2011.3.24 会場風景
 
宮下拓実 3月24日(木)〜29日(火)  羊画廊 
若きアーティストに、或いは「若者」に、何を期待しますか?
その答えが何であれ、是非、宮下拓実という若者の絵を見て下さい。 間違いなく、答えの一つが、そこにあります。
正直この若者、「画家」という物差しでいうなら多分、絵は下手です。コンテスト入賞経験もなく、個展も初めて。
そもそも彼は、「絵画」、というものを殆ど描いた事がありません。
なぜなら彼は、今まで、マンガを描いていたのです。白い紙、黒い墨汁、何ページにもわたる物語。
そんな彼が、マンガの表紙として大胆なカラーの絵を描きました。その一枚がきっかけで、この展示会の機会を得たのです。
失敗を恐れ、未経験を理由に、尻込みする若者は大勢います。でも彼は違いました。
知識なし、作戦なし、経験もなし。
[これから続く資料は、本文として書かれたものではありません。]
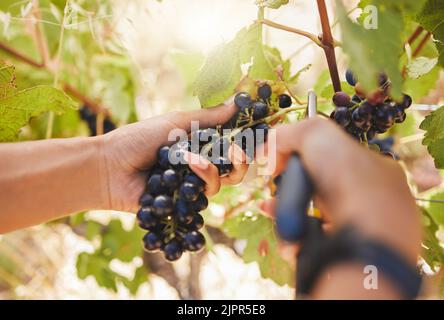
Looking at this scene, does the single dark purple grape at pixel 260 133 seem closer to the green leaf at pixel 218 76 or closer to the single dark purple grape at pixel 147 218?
the green leaf at pixel 218 76

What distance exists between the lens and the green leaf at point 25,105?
961 mm

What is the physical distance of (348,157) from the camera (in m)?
0.49

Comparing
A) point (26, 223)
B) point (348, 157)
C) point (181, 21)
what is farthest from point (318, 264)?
point (181, 21)

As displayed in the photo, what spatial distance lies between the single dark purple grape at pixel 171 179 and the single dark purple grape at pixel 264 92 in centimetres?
21

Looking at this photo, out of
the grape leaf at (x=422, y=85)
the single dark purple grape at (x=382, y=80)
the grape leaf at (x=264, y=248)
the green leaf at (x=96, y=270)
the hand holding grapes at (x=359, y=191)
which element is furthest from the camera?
the green leaf at (x=96, y=270)

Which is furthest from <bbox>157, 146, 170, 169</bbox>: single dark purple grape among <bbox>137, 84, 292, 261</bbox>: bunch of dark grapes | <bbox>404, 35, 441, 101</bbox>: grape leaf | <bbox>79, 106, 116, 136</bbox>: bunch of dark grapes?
<bbox>79, 106, 116, 136</bbox>: bunch of dark grapes

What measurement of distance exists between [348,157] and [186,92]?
110 centimetres

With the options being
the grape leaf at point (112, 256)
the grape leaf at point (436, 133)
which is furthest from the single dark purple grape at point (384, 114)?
the grape leaf at point (112, 256)

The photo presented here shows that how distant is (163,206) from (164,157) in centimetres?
10

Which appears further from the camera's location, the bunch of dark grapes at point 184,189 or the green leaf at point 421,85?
the green leaf at point 421,85

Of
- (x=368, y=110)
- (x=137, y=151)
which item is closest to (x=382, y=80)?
(x=368, y=110)
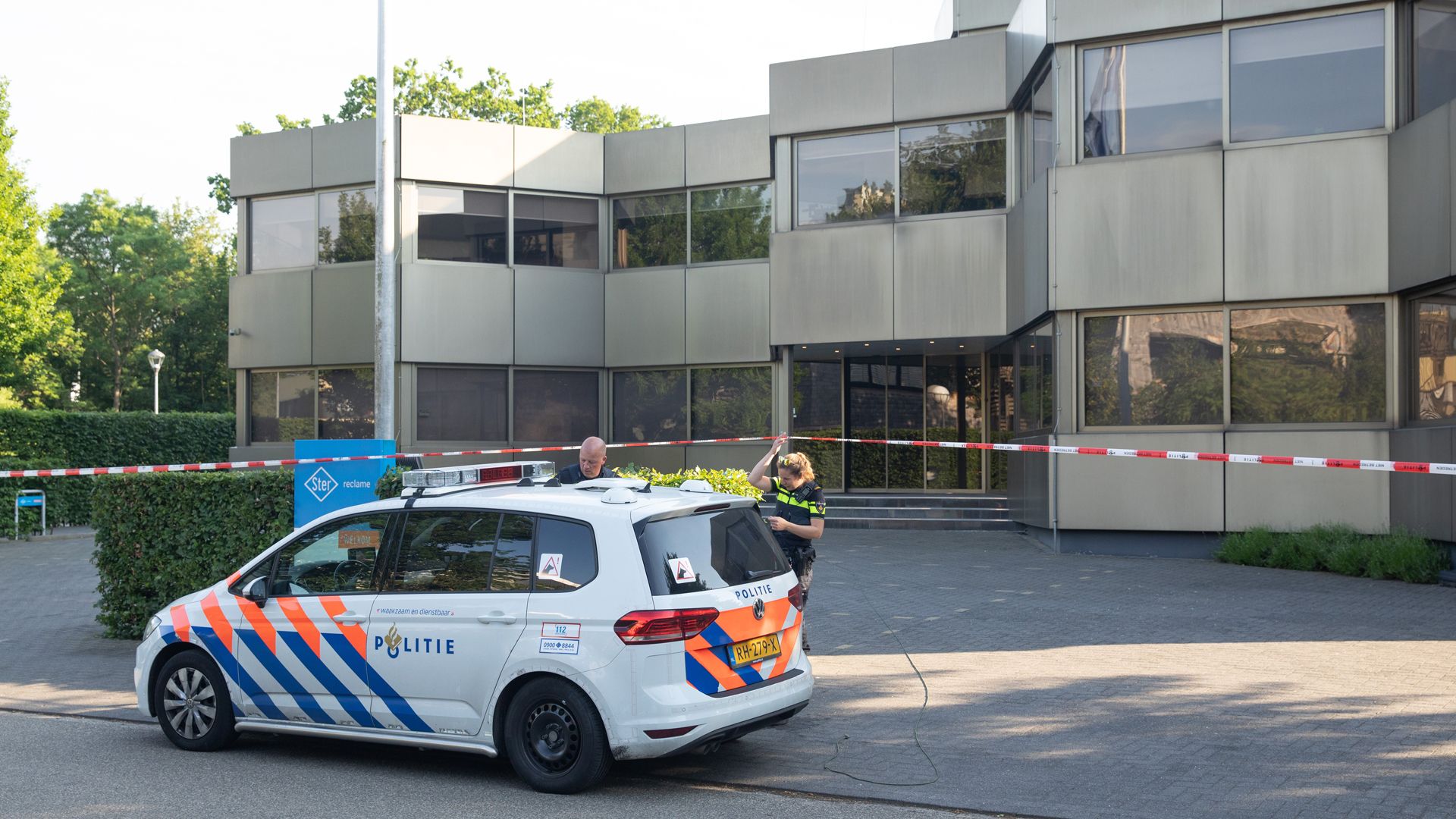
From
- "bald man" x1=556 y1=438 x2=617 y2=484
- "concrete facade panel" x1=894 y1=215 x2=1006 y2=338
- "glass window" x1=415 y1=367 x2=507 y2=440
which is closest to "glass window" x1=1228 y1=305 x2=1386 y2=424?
"concrete facade panel" x1=894 y1=215 x2=1006 y2=338

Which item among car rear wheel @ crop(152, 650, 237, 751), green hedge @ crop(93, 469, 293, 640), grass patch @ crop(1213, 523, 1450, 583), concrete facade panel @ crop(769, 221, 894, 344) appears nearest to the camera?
car rear wheel @ crop(152, 650, 237, 751)

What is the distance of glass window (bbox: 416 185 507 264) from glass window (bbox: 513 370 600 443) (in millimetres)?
2306

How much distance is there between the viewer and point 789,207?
2130 centimetres

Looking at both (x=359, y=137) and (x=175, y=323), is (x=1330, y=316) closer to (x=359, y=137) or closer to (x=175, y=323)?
(x=359, y=137)

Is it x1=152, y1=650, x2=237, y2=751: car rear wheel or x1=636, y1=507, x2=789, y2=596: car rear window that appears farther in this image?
x1=152, y1=650, x2=237, y2=751: car rear wheel

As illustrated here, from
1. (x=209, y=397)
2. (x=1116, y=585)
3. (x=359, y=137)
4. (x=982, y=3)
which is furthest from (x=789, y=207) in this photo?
(x=209, y=397)

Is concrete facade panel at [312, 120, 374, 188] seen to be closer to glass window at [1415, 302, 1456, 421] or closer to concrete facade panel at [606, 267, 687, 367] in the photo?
concrete facade panel at [606, 267, 687, 367]

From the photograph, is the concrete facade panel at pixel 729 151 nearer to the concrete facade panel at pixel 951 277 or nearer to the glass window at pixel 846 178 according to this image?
the glass window at pixel 846 178

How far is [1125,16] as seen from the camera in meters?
16.0

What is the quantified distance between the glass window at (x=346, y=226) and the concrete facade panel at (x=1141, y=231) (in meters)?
12.6

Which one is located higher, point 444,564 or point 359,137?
point 359,137

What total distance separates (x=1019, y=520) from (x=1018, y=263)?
3787mm

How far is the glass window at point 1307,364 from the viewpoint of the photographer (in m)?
15.2

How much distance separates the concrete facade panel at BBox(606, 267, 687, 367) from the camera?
23.5 metres
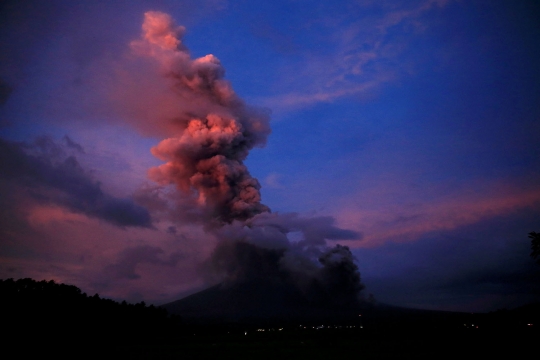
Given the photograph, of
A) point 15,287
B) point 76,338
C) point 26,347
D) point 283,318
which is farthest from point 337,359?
point 283,318

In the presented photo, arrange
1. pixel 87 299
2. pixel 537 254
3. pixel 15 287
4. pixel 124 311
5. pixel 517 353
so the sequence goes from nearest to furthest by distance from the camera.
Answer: pixel 537 254 → pixel 517 353 → pixel 15 287 → pixel 87 299 → pixel 124 311

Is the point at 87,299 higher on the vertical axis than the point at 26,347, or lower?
higher

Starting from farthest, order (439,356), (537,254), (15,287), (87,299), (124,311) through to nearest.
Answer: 1. (124,311)
2. (87,299)
3. (15,287)
4. (439,356)
5. (537,254)

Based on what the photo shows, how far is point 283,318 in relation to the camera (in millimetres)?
187500

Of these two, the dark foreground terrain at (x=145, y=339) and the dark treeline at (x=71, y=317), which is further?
the dark treeline at (x=71, y=317)

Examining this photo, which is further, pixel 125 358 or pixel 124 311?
pixel 124 311

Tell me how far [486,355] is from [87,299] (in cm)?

あるのは唯、「挑戦」という二文字だけ。
自分の中の「人を超えた何か」を、表現しようと精一杯あがきました。モノクロをカラーへ、何十枚の世界を一枚へ。
だから、洗練された作品は期待しないでください。描かれた天使や悪魔の出典も、この際忘れた方がよいのです。
素直に、絵が発するパワーの放射を浴びてください。
画廊に絵を見に行く、というよりも、珍しいパワースポットを訪れてみる、位の気持ちでお出かけください。
他では滅多に見る事のできない展示であることは、間違いありません。(高橋由美・日本アニメ・マンガ専門学校教務部長)

夢中になってバリ島の神様をアクリル絵具で描いている学生がいる。
それを聞いたのは昨秋のこと。
専門学校での専攻はマンガだという。
とにかく授業以外にも絵を描きまくっているという。
隣県のテーマパークで神様たちと出会ったという。
どうやら漫画家志望の宮下君は、そこで神様ではなく
芸術の悪魔に取り憑かれたようだ。
昨年の学生鉄屑彫刻家、下平大輔君に続く学生アーティストシリーズ第2弾。
お楽しみに。(K)


<略歴>
1988年生まれ。新潟県阿賀野市出身。
日本アニメ・マンガ専門学校マンガクリエイト科所属。
2011年新潟日報夕刊「みにみにみゅーじあむ」作品掲載。